**作業指示:**
**A.** 本文から、かぎかっこ(「」『』)または引用符(“”)で囲まれた語句をすべて抜き出しなさい。
**B.** 本文のうち、「見た目の違和感もたくさん出てきてしまいました。 - 岩田」から「じつは・・・相当手間がかかっているんですよね(笑)。」までの部分をそのまま書き写しなさい。

**本文:**

<<<<

今回ベースにしているのはアーケード版なんですが、
当時は平面上の画面で、ソルバルウが地面から飛んでいるシーンを
プレイヤーが脳内で想像しながらプレイしていたと思うんです。
それを3DS上で立体視を利用して実際に再現したら、
あの浮遊感を出せるんじゃないかと思って、最初に着手しました。 - 岩田
- でも、つくりはじめると、
たくさんの矛盾と戦うことになったんですよね。 - 中野
- ええ、そうなんです・・・。
オリジナル版では平面上でゲームが成り立っているので、
ソルバルウを本当に宙に浮かせた時点で、
いろいろな矛盾点が出てくるんです。
たとえば、地上の敵がソルバルウに対して弾を撃つんですが、
オリジナルでは同一平面上に
すべてのキャラクターが存在する構造なので、
撃った瞬間の弾はソルバルウと同じ高度に出現し
すぐソルバルウに当たってもとくに違和感がないんです。
でも3DSで本当にソルバルウが宙に浮いてしまうと、
地上から発射した弾が空中のソルバルウと
同じ高度にイキナリ「ビュッ!!」とあらわれるという・・・。
「あれ? なにかおかしいぞ」と(笑)。
“違和感ありまくり”なんです。
- 岩田
- 脳内で3次元をイメージしながらプレイしていた
2次元ゲームを3次元にしたら、
矛盾だらけになってしまった、ということですよね。 - 中野
- はい、同じような理由で
今度はソルバルウから地上の敵に爆弾を落とすんですが、
撃った瞬間、地上に着弾してしまっているという・・・(笑)。
見た目の違和感もたくさん出てきてしまいました。 - 岩田
- ところが、それを自然に見せようとすると
今度はゲーム性が破壊されてしまうんですよね? - 中野
- そうなんですよ!
実際のゲームは、2次元でつくられているので
弾を発射した時点でソルバルウに当たる、という関係性が成立します。
でも3DSでは、弾が出た瞬間はソルバルウに当たらないよう、
弾の移動時間をつくらないといけないんです。
そういったこまかな矛盾が本当に多かったんです。
どうしたらオリジナルのファンにも納得してもらいつつ
3DSで『ゼビウス』に驚きを与えられるか、
というところが大きな課題でした。 - 岩田
- なので、パッと見は、ただの移植なんですが
じつは・・・相当手間がかかっているんですよね(笑)。

>>>>

空間推論問題データ
<<<<

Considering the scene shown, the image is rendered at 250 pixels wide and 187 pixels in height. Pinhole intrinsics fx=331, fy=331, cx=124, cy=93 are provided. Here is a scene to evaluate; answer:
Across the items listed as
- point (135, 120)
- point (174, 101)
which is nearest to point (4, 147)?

>>>>

**解答:**
**A.**
「ビュッ!!」
「あれ? なにかおかしいぞ」
“違和感ありまくり”
『ゼビウス』

**B.**
見た目の違和感もたくさん出てきてしまいました。 - 岩田
- ところが、それを自然に見せようとすると
今度はゲーム性が破壊されてしまうんですよね? - 中野
- そうなんですよ!
実際のゲームは、2次元でつくられているので
弾を発射した時点でソルバルウに当たる、という関係性が成立します。
でも3DSでは、弾が出た瞬間はソルバルウに当たらないよう、
弾の移動時間をつくらないといけないんです。
そういったこまかな矛盾が本当に多かったんです。
どうしたらオリジナルのファンにも納得してもらいつつ
3DSで『ゼビウス』に驚きを与えられるか、
というところが大きな課題でした。 - 岩田
- なので、パッと見は、ただの移植なんですが
じつは・・・相当手間がかかっているんですよね(笑)。